How come my program can connect to a nonexistent w

2020-03-24 04:27发布

问题:

I am new to python and network programming and I am having trouble with a simple program. I am basically opening a connection to a nonexistent website and somehow it seems that the connection succeeds. Moreover, I get a 200 return code which means the http server has responded that it exists and the connection is OK. Here's the relevant part of my code:

import httplib

conn = httplib.HTTPConnection("Nonexistentsite.com", 80)
conn.request("GET","/")
r  = conn.getresponse()
print r.status, r.reason
conn.close()

And when I try google.com or any other existing website instead of nonexistentsite.com, I get 301 or 302 - Moved permanently.

Could you kindly clarify why this is happening, please? I am using visualStudio2010(IronPython) if that matters.

回答1:

You might be using an ISP that fakes DNS results in order to give you a spam page helpful search page instead of an error for nonexistant names.

What does a ping Nonexistentsite.com result in on the machine where you tested your Python code?



回答2:

Running your code in Cygwin's Python, I get an error for Nonexistentsite.com, so I'm not sure if something weird is happening with IronPython.

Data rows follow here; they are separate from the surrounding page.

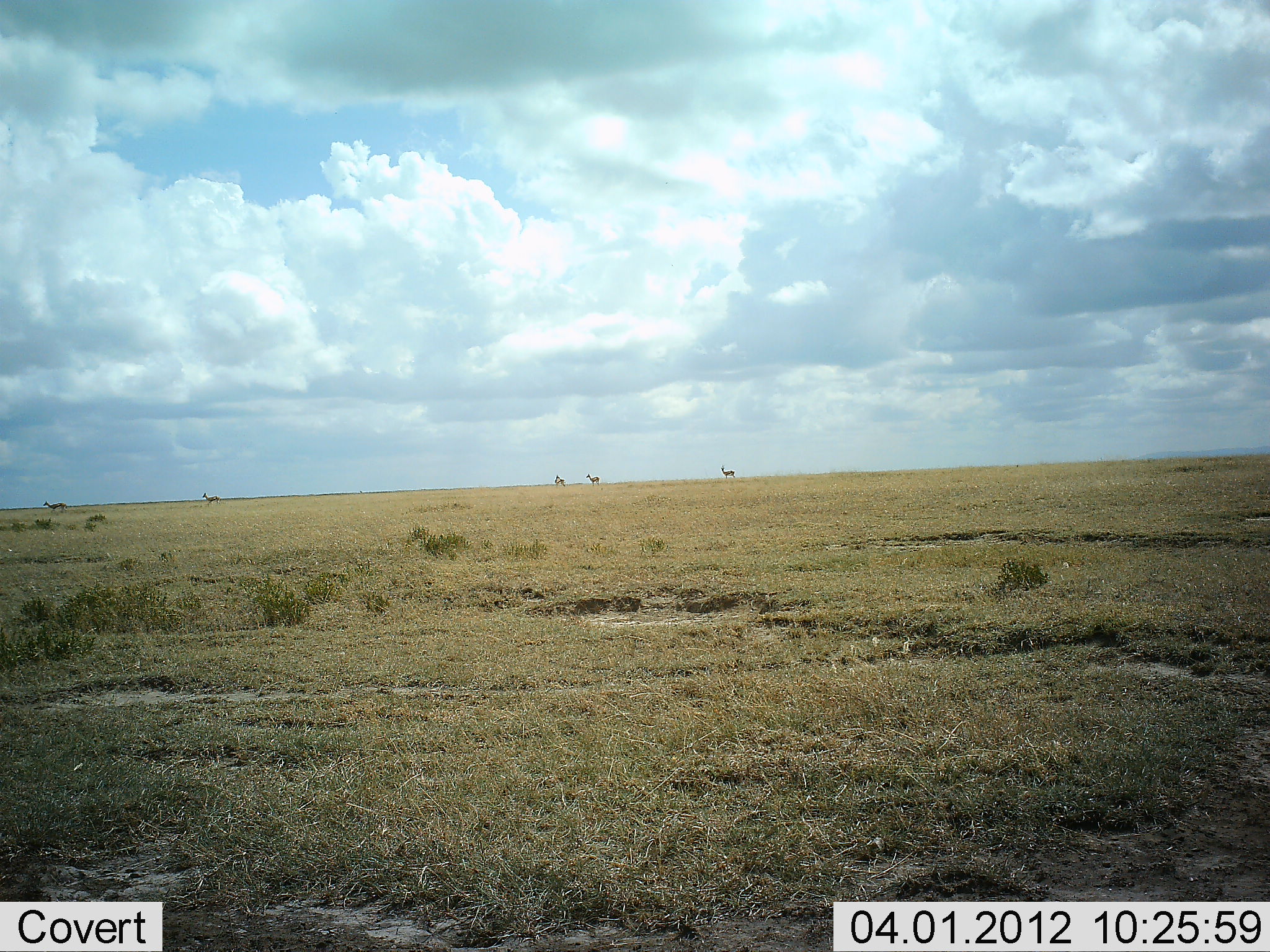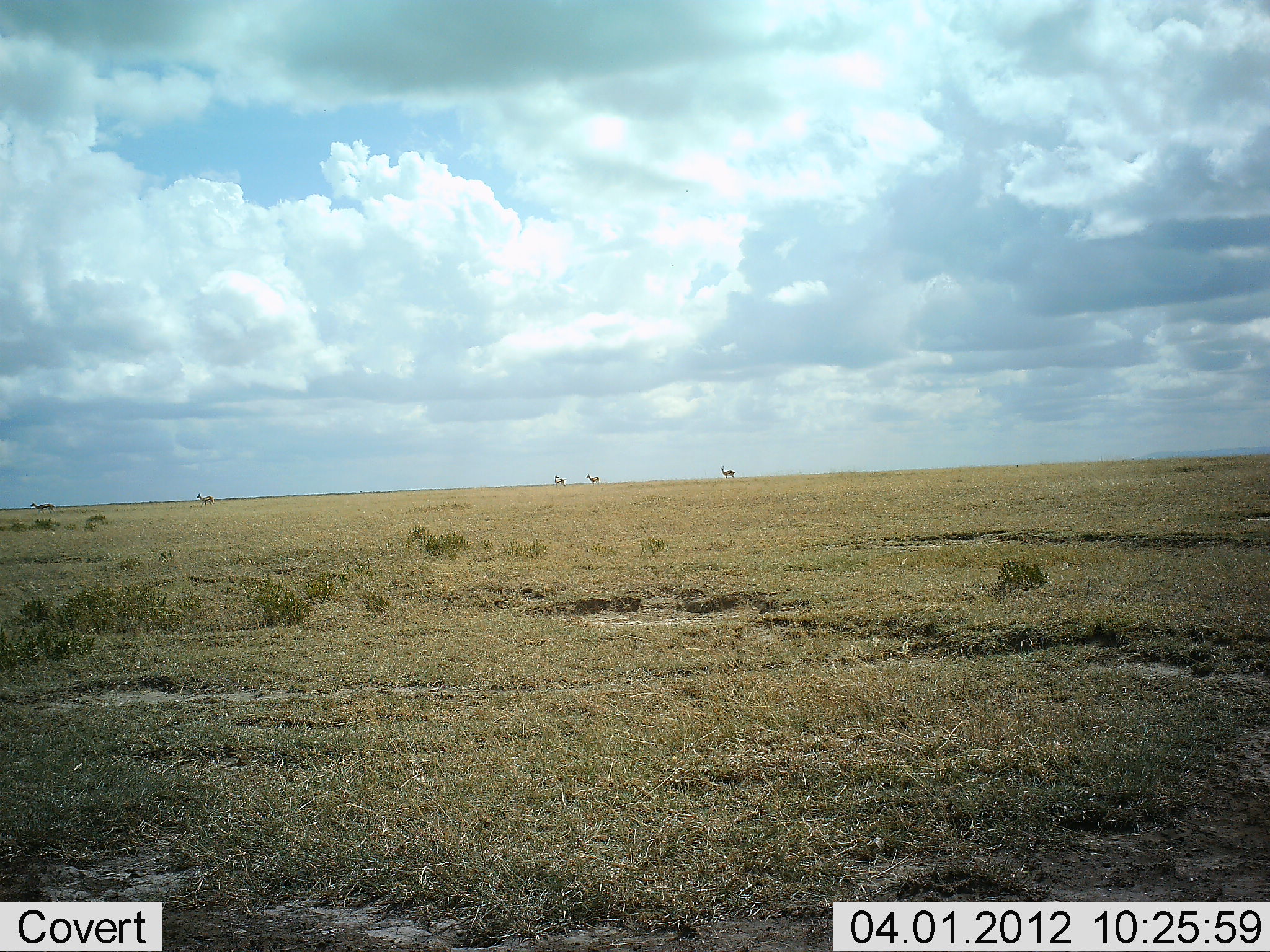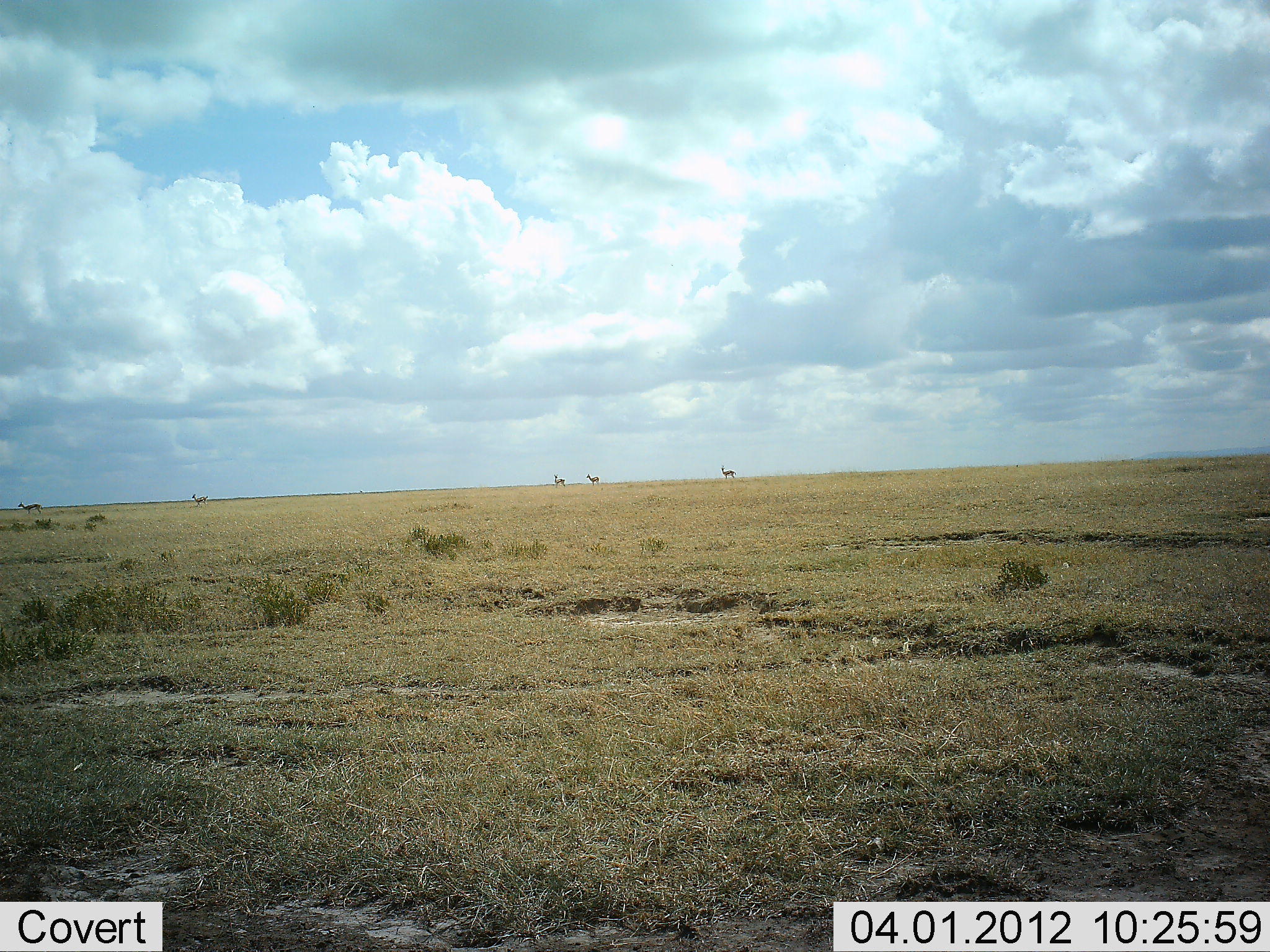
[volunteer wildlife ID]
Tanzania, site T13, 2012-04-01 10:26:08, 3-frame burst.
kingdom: Animalia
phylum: Chordata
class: Mammalia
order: Artiodactyla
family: Bovidae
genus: Eudorcas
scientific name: Eudorcas thomsonii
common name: thomson's gazelle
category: gazellethomsons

Google.com is Moved permanently because Google has a system of redirects for their main page. For example, if they detect you are in the UK, google.com will redirect you to google.co.uk (untested, I am in the US, but that is what I have read). If I try your code with stackoverflow.com or another site that doesn't have something as complicated set up as Google, I get a 200 OK response.



回答3:

I tested this except I used www.google.com instead. This came up with 302 Found. After a bit of googling I found out that 302 Found means that there is a redirection. This probably means that users are redirected to the right Google site for their reigon for example www.google.co.uk for UK. The 302 - Moved Permanently is probably the same thing but it just comes up different for IronPython.

edit -

It exists because Google is still running that server and is performing redirections.